The Health review maps methods for assessing how food production and consumption contribute to malnutrition and diet-related diseases, food- and waterborne illnesses, health harms from environmental contamination / pollution, and occupational health risks. It also illustrates how these burdens can be expressed in economic terms.

2. Environmental Impacts : Global food systems are responsible for 30% of anthropogenic greenhouse gas emissions and 70% of freshwater withdrawals, and are the leading cause of deforestation and biodiversity loss. The Environmental review identifies and categorises theoretical frameworks, approaches, and analytical techniques for monetising these externalities, converting impacts such as climate change, water scarcity, and land degradation into monetary values.

3. Socio-Economic Impacts : More than 1 billion people globally depend on food systems for their livelihoods, yet many face unfair wages, unsafe working conditions, and various forms of discrimination. The Socio-economic review highlights how frameworks, approaches, and methods to quantify and economically value these impacts can inform more just, inclusive, and resilient food systems.
 

Why It Matters 

This review series reveals that while TCA and True Pricing of food system externalities are rapidly gaining traction, current methods remain fragmented, lack transparency, and are heavily skewed toward high-income countries.


The stakes are enormous: without enhanced, standardised tools and geographically representative data, decision-makers risk systematically underestimating the full scale of food-related impacts, which are already valued at over USD 11 trillion annually. This figure underscores that food systems’ pervasive health, environmental, and socio-economic externalities impose a massive, unpriced burden on people and the planet.

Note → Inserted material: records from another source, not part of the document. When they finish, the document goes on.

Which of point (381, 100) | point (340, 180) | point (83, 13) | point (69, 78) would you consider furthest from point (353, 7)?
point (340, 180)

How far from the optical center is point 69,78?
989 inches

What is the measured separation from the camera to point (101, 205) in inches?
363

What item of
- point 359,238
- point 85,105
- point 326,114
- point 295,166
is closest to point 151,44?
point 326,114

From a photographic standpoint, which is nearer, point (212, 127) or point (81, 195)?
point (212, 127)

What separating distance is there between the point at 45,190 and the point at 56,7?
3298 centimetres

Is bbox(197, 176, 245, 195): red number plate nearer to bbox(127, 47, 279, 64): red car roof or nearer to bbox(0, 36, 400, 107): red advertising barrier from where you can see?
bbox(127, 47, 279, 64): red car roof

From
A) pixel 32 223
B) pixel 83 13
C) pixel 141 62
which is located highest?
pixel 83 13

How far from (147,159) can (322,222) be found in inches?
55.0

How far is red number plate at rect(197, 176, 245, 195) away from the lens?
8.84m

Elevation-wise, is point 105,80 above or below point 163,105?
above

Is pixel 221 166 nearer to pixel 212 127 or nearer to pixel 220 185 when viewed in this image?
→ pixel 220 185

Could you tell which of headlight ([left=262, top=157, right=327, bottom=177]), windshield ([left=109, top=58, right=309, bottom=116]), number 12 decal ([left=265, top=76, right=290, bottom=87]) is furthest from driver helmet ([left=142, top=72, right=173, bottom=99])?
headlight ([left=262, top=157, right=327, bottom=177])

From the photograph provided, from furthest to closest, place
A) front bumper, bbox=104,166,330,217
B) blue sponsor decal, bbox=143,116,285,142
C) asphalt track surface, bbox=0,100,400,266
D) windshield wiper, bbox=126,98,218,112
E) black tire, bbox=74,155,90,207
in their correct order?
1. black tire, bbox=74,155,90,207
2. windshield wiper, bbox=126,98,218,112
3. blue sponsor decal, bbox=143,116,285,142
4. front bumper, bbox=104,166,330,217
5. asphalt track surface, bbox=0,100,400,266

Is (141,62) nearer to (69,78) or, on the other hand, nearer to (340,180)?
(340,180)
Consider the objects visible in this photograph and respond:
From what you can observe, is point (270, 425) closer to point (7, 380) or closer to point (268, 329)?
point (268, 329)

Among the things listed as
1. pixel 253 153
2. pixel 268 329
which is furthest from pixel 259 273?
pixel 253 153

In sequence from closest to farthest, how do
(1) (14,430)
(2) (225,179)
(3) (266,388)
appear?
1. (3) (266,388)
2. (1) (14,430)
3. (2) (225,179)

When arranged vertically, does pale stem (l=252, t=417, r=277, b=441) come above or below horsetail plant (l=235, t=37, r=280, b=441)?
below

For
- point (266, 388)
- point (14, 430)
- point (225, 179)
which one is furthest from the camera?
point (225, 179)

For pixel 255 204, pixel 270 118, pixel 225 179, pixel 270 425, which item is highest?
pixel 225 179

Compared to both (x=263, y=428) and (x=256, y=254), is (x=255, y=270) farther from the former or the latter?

This landmark work clearly identifies where evidence is strongest (e.g., health costs of alcohol and sugar-sweetened beverage consumption), where gaps persist (e.g., monetisation of micronutrient deficiencies, valuation of environmental impacts other than GHG emissions), and what future research must address to make TCA a reliable, actionable, and equitable tool for system transformation. By making these hidden impacts visible, we can ensure that the true value of food drives informed decisions by all food system actors.
 

Key Takeaways

•    Global food system externalities exceed USD 11 trillion per year.
•    Health costs are the largest share, but environmental and socioeconomic costs are also significant.
•    TCA methods have rarely been applied in low- and middle-income countries.
•    Fragmented and highly heterogenous methodologies limit comparability of cost estimates across studies.
•    Stronger data systems, interdisciplinary research, and participatory approaches are essential to scale up TCA as a practical, evidence-based tool for decision-making.
 

A Call to Action

Revealing the true cost of foods and diets can enable researchers, policymakers, businesses, and civil society to work collaboratively towards food systems that are healthier, fairer, and more sustainable. Investing in improved methodologies and data infrastructure will help ensure that the multi-dimensional impacts of our food production and consumption choices are widely recognised, driving transformative change for people, planet, and prosperity.